A little background: Air Pirates is written with two POVs--the main storyline in Hagai's perspective and backstory told in Sam's past. I've gotten all kinds of comments on this.
(For the record, ALL of my beta readers are awesome people who get it. Not a single jerk has read this novel. They just differed in their opinions of where it should go.)
- "I love the two storylines. It never gets boring."
- "I like both Sam and Hagai, but switching back and forth like this is hard. What if you took out Sam's story and made it it's own novel, like a prequel?"
- "Sam is awesome, but I thought Hagai was annoying. Can it just be about Sam?"
- "I LOVE Hagai, but Sam is too much. Can it just be about Hagai?"
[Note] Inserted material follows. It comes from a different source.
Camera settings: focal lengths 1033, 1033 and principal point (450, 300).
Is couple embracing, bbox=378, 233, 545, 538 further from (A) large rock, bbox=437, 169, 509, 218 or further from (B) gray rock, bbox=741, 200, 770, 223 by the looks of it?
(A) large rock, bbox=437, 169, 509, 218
If I were to follow this advice, I would simultaneously have to: (1) remove Hagai's story, (2) remove Sam's story, (3) write a novel each for Hagai and Sam, and (4) change nothing.
You can see where that might be difficult.
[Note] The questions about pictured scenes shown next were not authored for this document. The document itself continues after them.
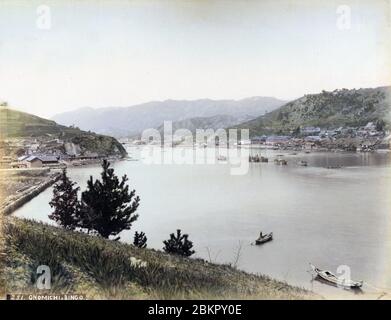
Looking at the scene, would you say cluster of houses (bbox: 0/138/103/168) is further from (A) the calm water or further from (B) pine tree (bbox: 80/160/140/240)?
(B) pine tree (bbox: 80/160/140/240)

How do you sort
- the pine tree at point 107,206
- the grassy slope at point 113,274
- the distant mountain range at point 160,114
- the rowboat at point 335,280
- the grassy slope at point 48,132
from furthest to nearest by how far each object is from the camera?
1. the distant mountain range at point 160,114
2. the pine tree at point 107,206
3. the grassy slope at point 48,132
4. the rowboat at point 335,280
5. the grassy slope at point 113,274

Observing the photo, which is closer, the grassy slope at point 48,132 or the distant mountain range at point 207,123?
the grassy slope at point 48,132

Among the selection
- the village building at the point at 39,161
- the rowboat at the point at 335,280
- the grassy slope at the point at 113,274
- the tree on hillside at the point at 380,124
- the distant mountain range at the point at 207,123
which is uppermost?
the distant mountain range at the point at 207,123

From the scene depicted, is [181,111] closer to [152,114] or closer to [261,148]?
[152,114]

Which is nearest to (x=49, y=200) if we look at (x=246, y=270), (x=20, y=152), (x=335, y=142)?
(x=20, y=152)

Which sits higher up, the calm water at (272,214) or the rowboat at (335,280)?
the calm water at (272,214)

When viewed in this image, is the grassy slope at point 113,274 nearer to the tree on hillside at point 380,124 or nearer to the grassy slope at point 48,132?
the grassy slope at point 48,132

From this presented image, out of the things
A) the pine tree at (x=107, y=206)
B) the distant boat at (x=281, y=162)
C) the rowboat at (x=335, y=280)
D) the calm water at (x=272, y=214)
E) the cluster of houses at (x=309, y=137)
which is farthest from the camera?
the distant boat at (x=281, y=162)

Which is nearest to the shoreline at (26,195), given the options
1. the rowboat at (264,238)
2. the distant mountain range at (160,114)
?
the distant mountain range at (160,114)
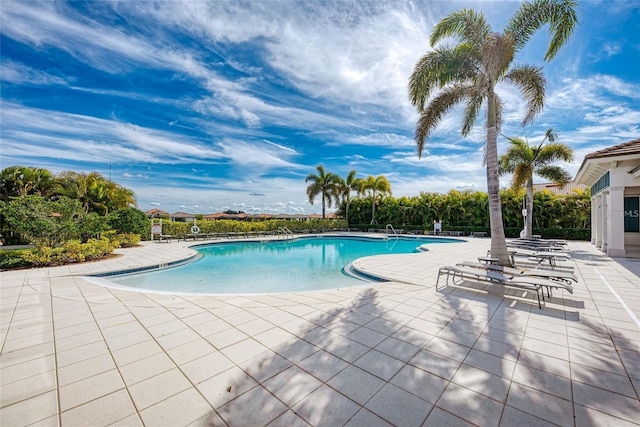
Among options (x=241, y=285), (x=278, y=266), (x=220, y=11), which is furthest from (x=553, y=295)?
(x=220, y=11)

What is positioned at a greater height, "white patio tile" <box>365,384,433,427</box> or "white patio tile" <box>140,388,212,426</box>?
"white patio tile" <box>365,384,433,427</box>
But the purpose of critiques is not to fix the novel for you. Critiques give you an idea of how people are responding to your novel. It's up to you how you address that. To the tips!
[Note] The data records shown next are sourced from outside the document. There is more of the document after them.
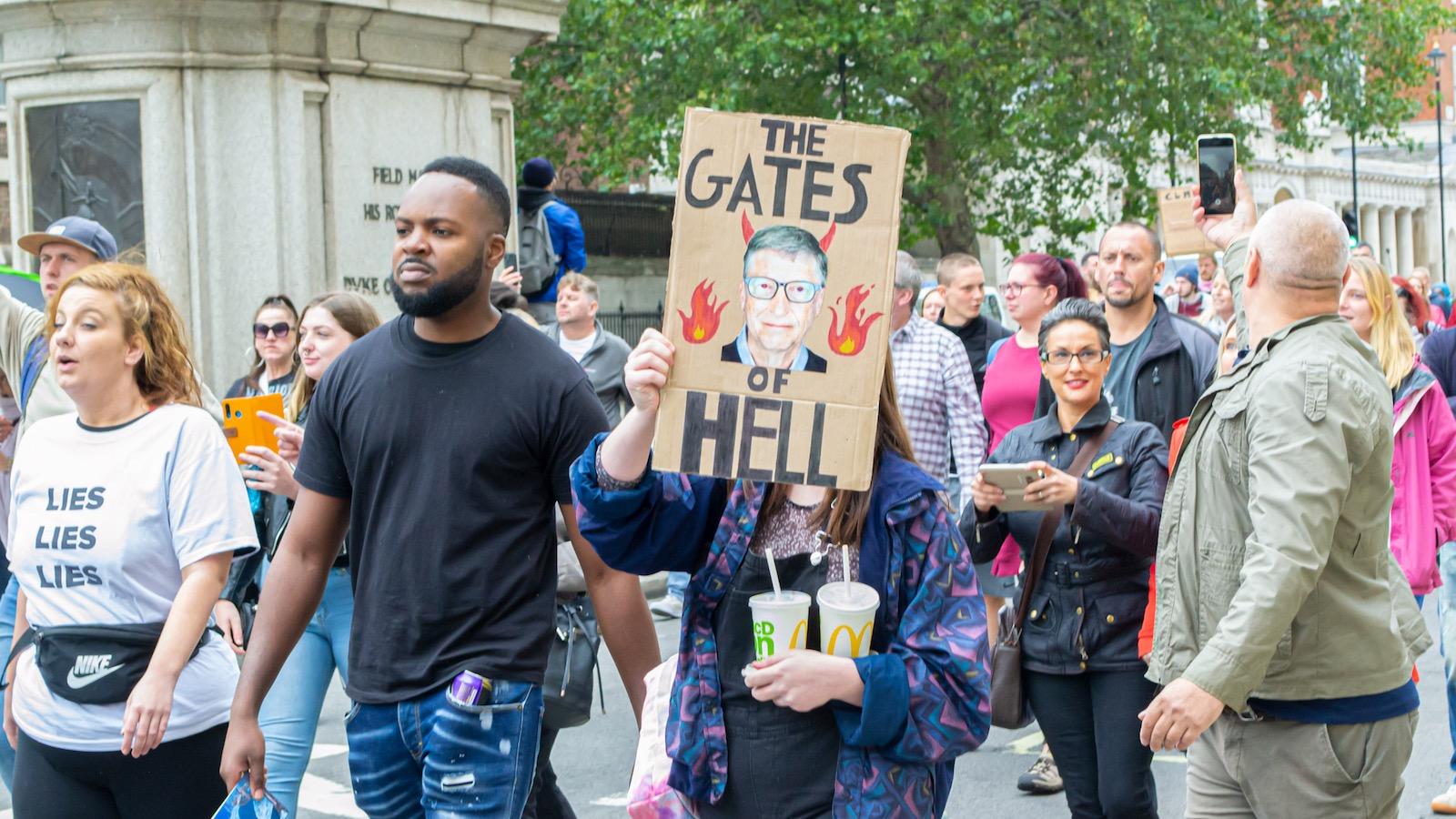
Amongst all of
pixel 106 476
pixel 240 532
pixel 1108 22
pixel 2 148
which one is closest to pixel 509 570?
pixel 240 532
- FOLLOW YOUR GUT. You know your story best, and you can usually tell which comments resonate with you and which don't. When it was suggested I split the novel in two, I debated it a lot, but ultimately decided it would turn the story into something I didn't want to write. That freed me to focus on what I would change.
- LOOK AT THE ROOT OF THE COMMENT. Even though their advice was contradictory, all of my beta readers were correct. I just had to go deeper than the advice and look at the reason behind it. Hagai was annoying sometimes, and Sam was sometimes too much, but removing one or the other as a main character wasn't an answer I liked. Knowing the root cause, however, I could fix the real issue: make Hagai more proactive; make Sam less of a Mary Sue.
- LOOK FOR THE TRUTH IN EVERY COMMENT. So I ignored the suggestion of splitting the novel in two, but did I ignore the comment entirely? Heck, no. There was something that reader didn't like about switching back and forth, and it was my job to figure out what it was. Realizing that made me take a cold, hard look at both storylines to figure out what made "switching" difficult for some people. I shortened some chapters, deleted others, and focused the tension so each storyline could stand on its own, resulting in a far less boring story overall.
What do you do when critics disagree?